↓↓↓

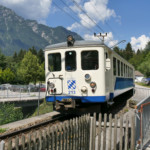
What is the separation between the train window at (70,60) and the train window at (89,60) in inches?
14.0

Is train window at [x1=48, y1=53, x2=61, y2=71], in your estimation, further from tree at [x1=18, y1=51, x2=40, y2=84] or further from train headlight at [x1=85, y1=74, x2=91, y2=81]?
tree at [x1=18, y1=51, x2=40, y2=84]

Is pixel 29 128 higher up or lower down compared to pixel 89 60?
lower down

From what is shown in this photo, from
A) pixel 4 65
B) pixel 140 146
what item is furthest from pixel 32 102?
pixel 4 65

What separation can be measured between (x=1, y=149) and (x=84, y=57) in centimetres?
627

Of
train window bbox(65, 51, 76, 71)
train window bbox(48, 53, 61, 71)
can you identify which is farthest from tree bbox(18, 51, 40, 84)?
train window bbox(65, 51, 76, 71)

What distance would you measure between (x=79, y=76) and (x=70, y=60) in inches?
32.0

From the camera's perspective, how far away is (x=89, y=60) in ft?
28.1

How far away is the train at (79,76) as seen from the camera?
8312 millimetres

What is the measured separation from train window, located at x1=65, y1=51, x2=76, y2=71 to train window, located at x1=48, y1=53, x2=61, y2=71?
38cm

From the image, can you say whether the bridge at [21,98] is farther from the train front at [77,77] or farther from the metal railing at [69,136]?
the metal railing at [69,136]

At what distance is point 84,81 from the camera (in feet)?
27.7

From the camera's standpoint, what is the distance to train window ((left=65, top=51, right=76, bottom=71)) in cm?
877

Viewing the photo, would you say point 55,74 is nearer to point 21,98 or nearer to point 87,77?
point 87,77

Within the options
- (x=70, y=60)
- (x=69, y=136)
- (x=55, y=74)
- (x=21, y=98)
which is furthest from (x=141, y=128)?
(x=21, y=98)
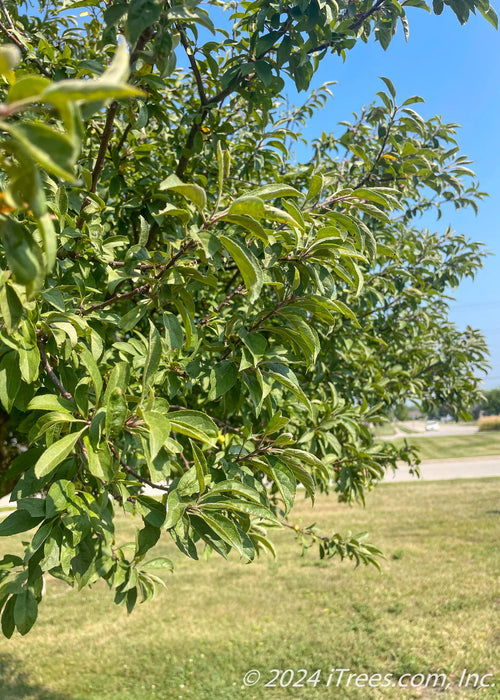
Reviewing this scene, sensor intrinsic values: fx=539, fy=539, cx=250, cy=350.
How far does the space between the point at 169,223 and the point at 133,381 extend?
83 cm

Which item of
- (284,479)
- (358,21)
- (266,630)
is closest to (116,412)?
(284,479)

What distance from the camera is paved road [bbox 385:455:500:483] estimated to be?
65.2 feet

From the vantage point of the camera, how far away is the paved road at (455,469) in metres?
19.9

↑↑↑

=== WHAT TO WORK ON ===
Rewrite every line of the items from the one containing "Viewing the photo, would" down through the last line of the items, both ends included. Multiply each number in the answers, whether a coordinate or a distance, by 0.45, round it to its original number of decimal places with halves rounded up, and omit the pictures.

=== EXPECTED ANSWER ===
Viewing the photo, would you say point 55,74 is nearer to point 21,98 or nearer to point 87,77?
point 39,35

Within the options
- (x=70, y=60)
- (x=69, y=136)
- (x=55, y=74)
- (x=21, y=98)
which is furthest from (x=141, y=128)?
(x=9, y=44)
Reviewing this scene, sensor intrinsic values: fx=539, fy=539, cx=250, cy=350.
How far does the space between the point at 169,223 and the point at 133,381 extend?
37 cm

Which item of
- (284,479)
- (358,21)
- (266,630)
is closest to (116,412)?
(128,216)

What distance from the camera is paved road [bbox 385:455:500:483] estimated to be?
29.3 feet

From the vantage point of the camera, how far away is the paved road at (455,469) in metres?
9.0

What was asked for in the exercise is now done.